#### Aim:
Reproduce the data below word for word, from the line containing "How far is [169,307]" through the line containing "4. the station platform at (x=484, y=553)", and leave the pictures out of your copy.
-*-*-
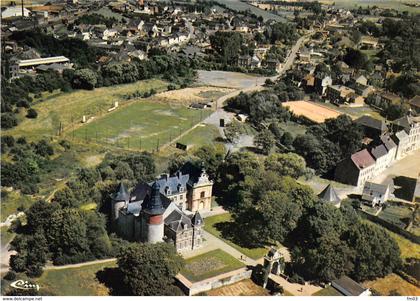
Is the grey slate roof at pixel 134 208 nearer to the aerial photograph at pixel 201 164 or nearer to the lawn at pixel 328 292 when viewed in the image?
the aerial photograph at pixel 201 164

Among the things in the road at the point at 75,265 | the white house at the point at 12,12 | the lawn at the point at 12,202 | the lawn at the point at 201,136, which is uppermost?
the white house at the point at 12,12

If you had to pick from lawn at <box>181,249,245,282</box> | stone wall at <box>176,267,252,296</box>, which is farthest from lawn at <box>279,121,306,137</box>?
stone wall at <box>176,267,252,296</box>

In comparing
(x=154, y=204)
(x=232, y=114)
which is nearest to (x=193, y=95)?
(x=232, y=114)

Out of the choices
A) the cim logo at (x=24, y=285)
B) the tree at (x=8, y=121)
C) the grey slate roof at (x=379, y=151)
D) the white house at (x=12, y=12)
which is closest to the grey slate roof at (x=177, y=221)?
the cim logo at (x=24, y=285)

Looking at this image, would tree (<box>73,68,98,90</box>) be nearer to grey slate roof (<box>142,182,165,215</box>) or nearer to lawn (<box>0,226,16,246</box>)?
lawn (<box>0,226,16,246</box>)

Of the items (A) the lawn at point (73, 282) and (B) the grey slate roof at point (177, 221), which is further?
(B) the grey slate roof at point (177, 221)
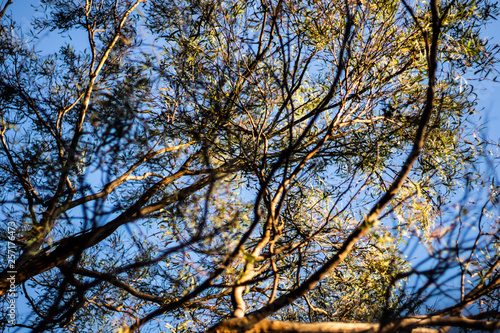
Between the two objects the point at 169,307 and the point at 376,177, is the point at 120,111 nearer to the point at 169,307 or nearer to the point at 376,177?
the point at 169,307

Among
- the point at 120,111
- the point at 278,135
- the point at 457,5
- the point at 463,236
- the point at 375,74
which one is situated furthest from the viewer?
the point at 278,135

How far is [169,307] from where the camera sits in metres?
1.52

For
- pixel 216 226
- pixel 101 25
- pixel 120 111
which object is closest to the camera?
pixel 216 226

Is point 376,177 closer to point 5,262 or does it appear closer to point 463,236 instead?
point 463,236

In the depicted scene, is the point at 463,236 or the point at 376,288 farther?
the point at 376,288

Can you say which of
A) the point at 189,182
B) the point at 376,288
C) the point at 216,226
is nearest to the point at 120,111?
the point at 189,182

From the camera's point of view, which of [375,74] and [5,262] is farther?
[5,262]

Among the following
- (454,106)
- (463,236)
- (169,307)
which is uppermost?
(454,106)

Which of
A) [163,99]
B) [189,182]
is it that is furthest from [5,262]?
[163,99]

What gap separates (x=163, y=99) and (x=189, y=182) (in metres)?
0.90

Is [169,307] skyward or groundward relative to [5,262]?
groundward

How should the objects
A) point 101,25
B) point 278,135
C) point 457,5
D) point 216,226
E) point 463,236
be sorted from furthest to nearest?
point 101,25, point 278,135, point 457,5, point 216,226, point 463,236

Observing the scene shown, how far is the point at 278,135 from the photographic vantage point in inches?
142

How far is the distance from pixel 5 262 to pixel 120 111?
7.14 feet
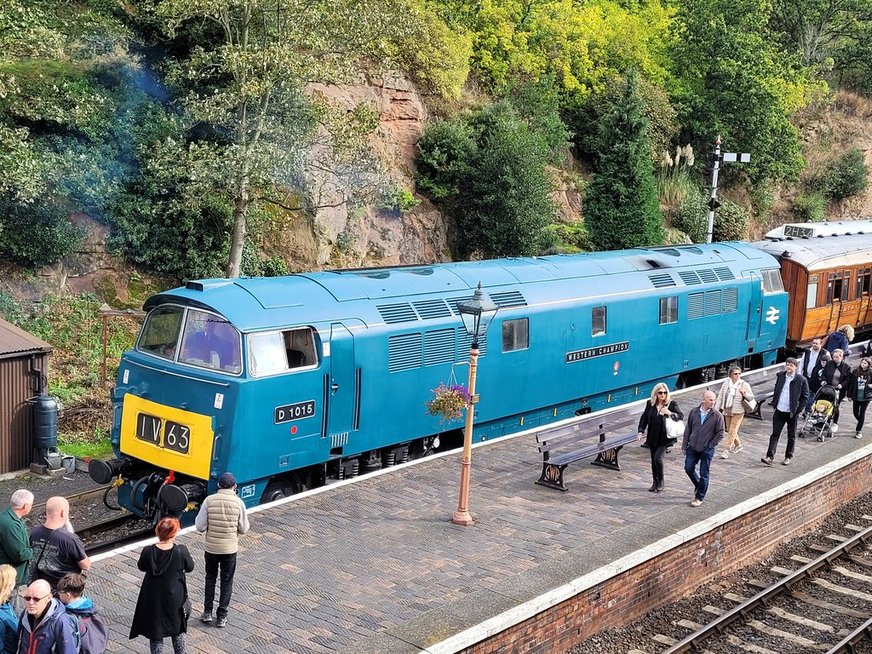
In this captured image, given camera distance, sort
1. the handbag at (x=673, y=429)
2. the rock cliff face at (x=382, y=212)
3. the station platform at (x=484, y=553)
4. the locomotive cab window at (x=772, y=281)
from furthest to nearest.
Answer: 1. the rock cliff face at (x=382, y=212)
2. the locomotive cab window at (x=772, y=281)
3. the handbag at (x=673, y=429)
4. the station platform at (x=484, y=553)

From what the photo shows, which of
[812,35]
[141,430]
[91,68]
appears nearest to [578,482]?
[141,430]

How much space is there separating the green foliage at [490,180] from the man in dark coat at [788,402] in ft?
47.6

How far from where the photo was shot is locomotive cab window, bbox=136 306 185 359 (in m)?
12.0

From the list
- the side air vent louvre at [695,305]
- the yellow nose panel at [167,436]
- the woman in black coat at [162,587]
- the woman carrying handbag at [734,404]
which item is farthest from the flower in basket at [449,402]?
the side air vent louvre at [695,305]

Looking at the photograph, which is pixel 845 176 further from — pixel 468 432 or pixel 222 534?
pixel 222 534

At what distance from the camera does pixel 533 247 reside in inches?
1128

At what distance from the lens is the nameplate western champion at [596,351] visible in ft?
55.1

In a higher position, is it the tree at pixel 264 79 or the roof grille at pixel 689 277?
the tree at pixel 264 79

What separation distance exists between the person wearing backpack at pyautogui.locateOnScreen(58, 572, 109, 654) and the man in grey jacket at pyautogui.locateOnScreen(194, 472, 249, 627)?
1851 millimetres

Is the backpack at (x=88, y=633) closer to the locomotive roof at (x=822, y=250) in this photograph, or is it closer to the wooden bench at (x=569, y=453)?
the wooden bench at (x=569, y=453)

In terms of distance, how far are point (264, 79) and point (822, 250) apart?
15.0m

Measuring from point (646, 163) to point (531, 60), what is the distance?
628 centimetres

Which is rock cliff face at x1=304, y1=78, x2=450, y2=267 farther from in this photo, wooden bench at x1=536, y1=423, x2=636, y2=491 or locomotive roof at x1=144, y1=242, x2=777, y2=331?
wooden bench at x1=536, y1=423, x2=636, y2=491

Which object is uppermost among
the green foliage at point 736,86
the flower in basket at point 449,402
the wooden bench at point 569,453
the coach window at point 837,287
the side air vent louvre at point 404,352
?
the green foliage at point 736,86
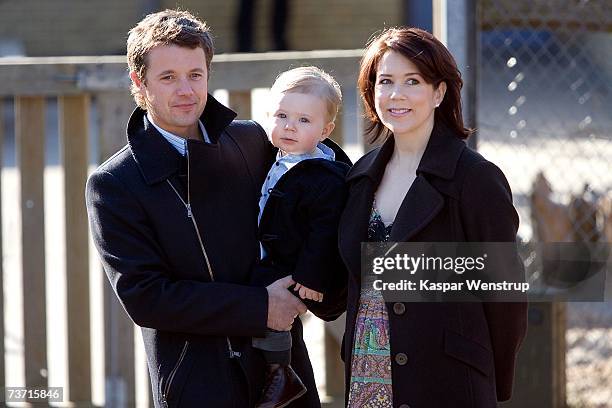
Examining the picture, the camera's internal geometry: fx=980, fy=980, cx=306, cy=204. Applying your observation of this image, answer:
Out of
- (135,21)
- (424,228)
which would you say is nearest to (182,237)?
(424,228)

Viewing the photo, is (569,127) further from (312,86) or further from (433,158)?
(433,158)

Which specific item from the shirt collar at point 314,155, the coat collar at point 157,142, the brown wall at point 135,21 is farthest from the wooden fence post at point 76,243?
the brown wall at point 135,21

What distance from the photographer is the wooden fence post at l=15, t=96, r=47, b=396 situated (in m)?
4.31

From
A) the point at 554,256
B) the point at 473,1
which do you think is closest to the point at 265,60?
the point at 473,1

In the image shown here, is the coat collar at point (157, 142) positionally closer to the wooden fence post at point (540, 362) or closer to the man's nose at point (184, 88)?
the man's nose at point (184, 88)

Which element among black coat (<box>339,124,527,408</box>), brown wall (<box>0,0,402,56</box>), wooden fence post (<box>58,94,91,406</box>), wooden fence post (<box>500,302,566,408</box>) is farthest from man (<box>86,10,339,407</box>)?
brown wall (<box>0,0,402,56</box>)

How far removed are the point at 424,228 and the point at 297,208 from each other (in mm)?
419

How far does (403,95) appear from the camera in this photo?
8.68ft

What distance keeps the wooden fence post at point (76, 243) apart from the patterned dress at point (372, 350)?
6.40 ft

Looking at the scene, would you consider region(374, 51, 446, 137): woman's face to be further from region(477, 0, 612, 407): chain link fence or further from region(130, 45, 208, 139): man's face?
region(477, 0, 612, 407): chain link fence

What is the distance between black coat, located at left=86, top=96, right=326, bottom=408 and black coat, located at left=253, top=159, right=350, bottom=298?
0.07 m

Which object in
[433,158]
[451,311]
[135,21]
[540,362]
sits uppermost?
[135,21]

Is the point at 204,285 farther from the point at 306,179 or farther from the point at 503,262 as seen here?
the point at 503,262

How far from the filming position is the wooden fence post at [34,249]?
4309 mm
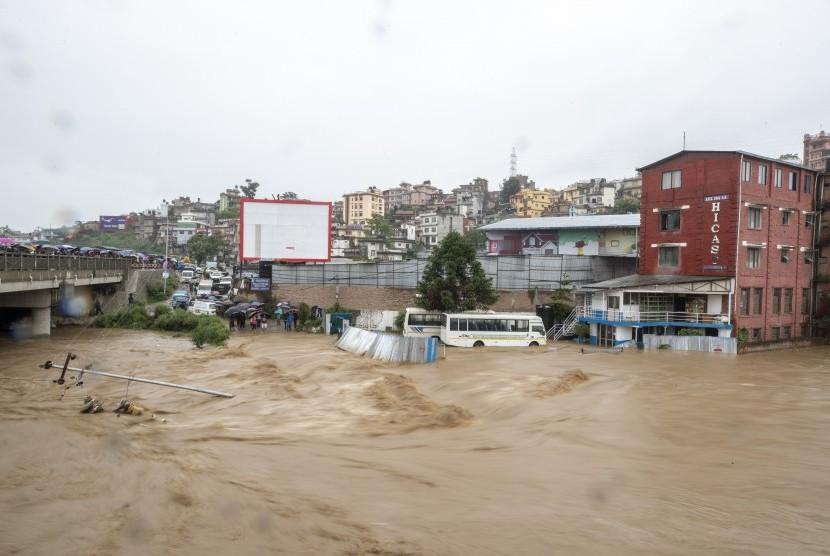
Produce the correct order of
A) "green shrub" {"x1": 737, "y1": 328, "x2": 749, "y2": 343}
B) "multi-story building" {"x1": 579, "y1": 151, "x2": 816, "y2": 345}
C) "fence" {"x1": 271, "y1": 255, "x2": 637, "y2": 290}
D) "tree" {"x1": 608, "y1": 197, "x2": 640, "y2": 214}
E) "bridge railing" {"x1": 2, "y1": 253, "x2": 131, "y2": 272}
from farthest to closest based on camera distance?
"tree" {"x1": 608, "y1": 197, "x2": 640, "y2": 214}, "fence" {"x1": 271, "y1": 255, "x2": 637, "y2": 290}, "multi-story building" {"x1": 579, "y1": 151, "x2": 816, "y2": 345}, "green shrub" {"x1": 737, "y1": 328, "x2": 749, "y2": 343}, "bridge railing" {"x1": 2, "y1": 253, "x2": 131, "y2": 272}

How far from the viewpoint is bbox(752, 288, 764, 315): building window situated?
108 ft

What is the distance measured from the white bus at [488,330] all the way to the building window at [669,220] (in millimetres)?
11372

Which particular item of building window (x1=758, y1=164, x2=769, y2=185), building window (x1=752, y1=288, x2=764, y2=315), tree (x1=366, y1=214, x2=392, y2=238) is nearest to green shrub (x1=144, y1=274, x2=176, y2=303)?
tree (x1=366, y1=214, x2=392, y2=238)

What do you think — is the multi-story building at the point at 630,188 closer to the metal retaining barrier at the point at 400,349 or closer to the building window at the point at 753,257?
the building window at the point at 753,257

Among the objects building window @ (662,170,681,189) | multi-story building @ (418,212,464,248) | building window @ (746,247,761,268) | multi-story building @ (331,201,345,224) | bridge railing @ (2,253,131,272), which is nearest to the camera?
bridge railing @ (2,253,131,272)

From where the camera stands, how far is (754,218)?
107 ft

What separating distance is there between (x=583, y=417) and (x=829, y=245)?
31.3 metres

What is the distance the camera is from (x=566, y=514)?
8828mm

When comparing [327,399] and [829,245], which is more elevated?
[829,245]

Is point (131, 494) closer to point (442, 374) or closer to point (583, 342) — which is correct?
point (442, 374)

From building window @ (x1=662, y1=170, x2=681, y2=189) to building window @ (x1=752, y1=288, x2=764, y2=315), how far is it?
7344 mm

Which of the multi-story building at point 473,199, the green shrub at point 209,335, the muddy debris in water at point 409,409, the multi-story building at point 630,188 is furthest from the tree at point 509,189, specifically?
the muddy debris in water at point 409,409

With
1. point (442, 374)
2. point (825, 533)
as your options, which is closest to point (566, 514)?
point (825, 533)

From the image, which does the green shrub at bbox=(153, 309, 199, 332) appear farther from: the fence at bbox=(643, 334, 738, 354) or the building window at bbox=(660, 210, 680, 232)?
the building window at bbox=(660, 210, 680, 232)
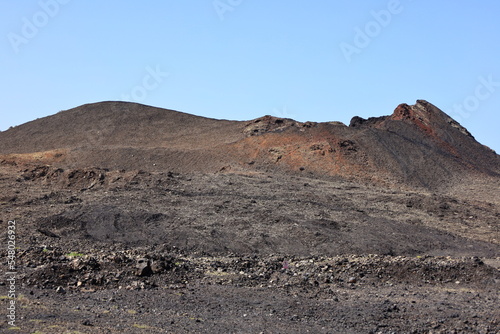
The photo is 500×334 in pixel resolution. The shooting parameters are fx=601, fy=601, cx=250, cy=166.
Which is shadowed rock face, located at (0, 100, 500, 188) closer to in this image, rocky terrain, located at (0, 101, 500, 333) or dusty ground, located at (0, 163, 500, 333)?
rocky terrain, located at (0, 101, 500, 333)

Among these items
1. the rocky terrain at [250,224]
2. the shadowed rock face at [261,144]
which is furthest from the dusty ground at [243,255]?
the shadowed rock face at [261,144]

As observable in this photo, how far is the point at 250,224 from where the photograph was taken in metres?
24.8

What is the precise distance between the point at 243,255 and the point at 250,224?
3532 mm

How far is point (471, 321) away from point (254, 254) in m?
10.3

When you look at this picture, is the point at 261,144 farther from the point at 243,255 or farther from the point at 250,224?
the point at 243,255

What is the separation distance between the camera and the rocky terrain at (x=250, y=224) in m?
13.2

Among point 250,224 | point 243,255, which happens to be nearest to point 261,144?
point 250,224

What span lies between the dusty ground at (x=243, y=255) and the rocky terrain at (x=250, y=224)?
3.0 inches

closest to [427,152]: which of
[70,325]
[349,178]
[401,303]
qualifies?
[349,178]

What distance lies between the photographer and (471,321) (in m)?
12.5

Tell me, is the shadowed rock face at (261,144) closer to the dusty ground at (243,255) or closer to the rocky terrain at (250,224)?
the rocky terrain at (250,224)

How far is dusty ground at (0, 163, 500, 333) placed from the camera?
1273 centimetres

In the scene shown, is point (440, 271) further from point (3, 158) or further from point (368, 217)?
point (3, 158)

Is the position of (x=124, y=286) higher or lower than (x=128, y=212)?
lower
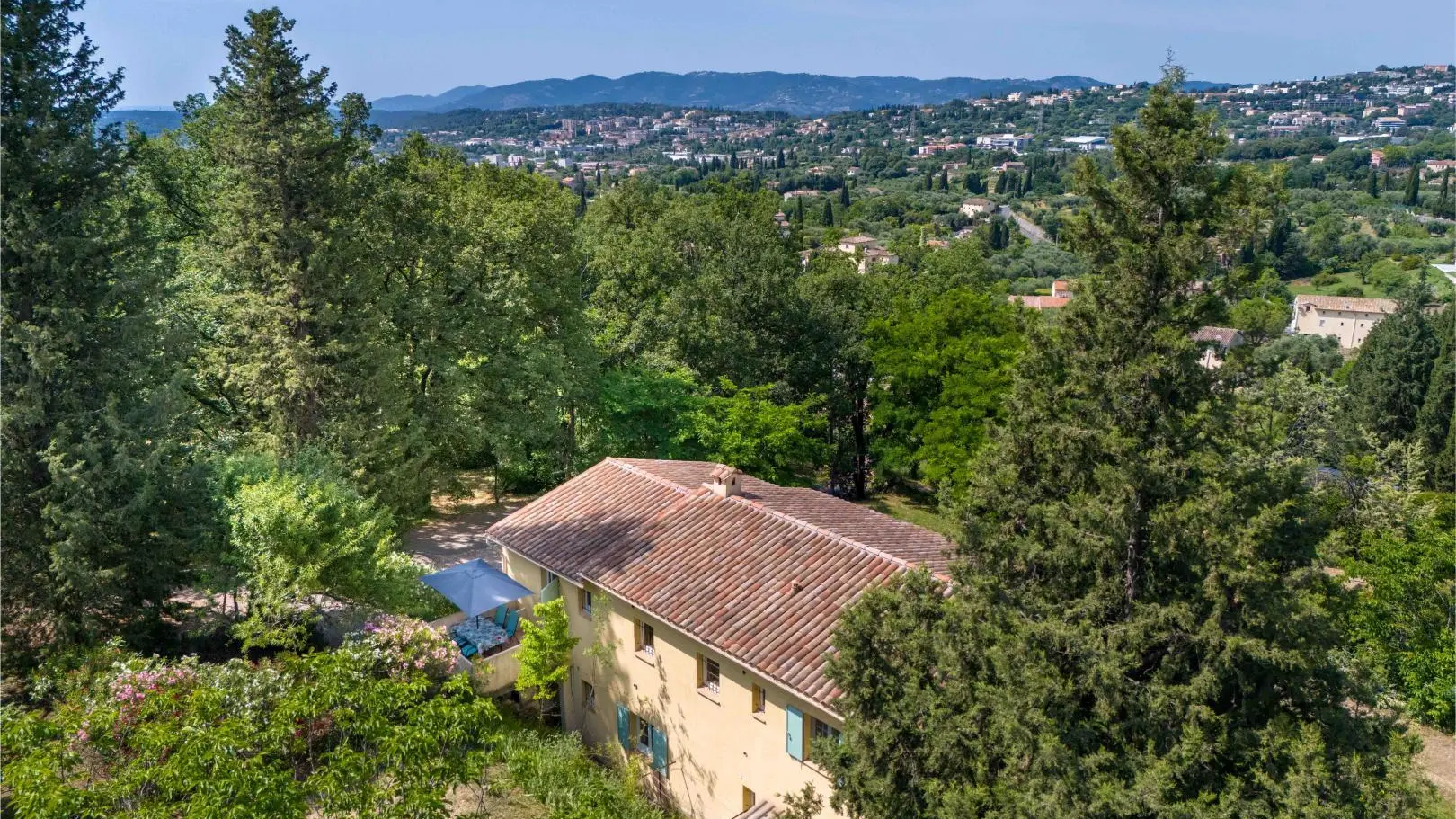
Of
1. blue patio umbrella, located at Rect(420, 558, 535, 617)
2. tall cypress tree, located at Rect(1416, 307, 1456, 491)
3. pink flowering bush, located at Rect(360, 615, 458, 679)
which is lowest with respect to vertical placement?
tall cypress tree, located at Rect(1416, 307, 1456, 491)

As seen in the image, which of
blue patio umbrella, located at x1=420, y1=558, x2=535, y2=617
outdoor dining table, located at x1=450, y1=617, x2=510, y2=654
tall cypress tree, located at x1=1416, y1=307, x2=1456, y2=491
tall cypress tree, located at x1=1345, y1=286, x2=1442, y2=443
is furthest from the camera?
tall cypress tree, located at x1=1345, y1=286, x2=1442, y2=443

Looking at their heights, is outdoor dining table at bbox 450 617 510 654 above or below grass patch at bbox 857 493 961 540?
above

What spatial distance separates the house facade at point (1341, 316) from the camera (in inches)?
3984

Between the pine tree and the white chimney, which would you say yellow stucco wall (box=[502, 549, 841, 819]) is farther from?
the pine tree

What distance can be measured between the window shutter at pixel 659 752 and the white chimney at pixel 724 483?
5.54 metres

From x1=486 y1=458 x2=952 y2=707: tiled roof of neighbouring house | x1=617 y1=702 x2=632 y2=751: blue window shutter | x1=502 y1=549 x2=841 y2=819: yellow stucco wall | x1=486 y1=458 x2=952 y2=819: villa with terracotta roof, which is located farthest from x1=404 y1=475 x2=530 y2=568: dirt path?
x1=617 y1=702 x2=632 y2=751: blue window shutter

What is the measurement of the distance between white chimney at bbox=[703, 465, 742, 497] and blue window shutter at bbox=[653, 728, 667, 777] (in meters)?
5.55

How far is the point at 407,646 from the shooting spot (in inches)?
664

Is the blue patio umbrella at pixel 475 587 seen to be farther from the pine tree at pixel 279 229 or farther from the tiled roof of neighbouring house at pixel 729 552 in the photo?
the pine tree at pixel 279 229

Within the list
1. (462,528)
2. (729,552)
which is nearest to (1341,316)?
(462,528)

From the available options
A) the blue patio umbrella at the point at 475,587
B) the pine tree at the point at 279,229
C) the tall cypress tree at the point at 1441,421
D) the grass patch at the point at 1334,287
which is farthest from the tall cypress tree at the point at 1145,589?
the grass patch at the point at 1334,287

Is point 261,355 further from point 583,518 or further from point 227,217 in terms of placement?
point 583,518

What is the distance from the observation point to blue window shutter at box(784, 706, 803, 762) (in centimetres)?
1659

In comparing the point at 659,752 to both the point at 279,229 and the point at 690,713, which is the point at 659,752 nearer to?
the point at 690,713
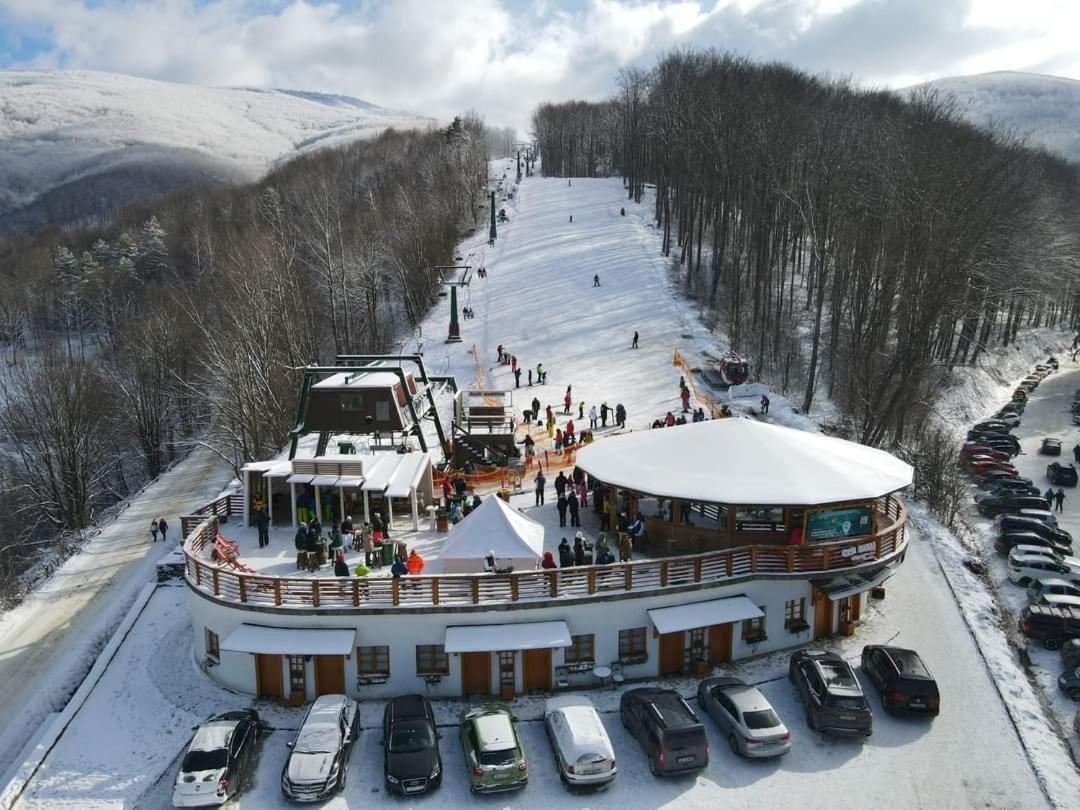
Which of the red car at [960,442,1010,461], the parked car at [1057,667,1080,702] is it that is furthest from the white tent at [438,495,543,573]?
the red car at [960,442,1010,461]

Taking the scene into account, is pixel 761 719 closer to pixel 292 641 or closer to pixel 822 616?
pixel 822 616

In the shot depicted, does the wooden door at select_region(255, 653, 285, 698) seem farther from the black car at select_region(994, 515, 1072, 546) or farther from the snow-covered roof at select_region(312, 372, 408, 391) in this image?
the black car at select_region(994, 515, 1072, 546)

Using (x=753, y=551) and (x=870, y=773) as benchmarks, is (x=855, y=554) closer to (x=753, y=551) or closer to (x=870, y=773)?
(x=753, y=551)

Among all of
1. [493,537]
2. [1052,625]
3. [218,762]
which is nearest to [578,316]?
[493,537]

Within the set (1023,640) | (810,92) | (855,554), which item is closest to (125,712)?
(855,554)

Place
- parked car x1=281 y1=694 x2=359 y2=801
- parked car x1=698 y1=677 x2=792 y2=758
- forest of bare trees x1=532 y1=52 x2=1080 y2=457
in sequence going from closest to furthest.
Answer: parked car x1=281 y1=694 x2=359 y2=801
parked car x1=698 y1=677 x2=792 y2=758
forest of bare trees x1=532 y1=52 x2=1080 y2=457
-*-*-
#### The result:
How far is [169,307] from where the camera sits in metres?
1.52

For
- pixel 216 226
- pixel 101 25
- pixel 120 111
which object is closest to the camera?
pixel 216 226

Is point 376,177 closer to point 5,262 or does it appear closer to point 463,236 instead?
point 463,236

In the depicted scene, is the point at 463,236 or the point at 376,288 farther?
the point at 376,288

Can you say which of
A) the point at 189,182
B) the point at 376,288
C) the point at 216,226
is nearest to the point at 120,111?
the point at 189,182

From the camera's point of view, which of [375,74] and [5,262] is farther?
[5,262]

Among the following
- (454,106)
- (463,236)
- (169,307)
which is uppermost?
(454,106)

Which of
A) [163,99]
B) [189,182]
is it that is furthest from [5,262]?
[163,99]

What gap separates (x=163, y=99) and (x=189, y=182) (in metres)?
0.90

Is [169,307] skyward or groundward relative to [5,262]?
groundward

How should the objects
A) point 101,25
B) point 278,135
C) point 457,5
D) point 216,226
E) point 463,236
be sorted from furthest to nearest?
point 101,25, point 278,135, point 457,5, point 216,226, point 463,236

Observing the scene shown, how far is the point at 278,135 from the photographic vantage point in inches?
142

How far is the distance from pixel 5 262 to pixel 120 111?
7.14 feet
In this captured image, given camera distance, sort
1. the handbag at (x=673, y=429)
2. the rock cliff face at (x=382, y=212)
3. the station platform at (x=484, y=553)
4. the locomotive cab window at (x=772, y=281)
from furthest to nearest.
Answer: 1. the rock cliff face at (x=382, y=212)
2. the locomotive cab window at (x=772, y=281)
3. the handbag at (x=673, y=429)
4. the station platform at (x=484, y=553)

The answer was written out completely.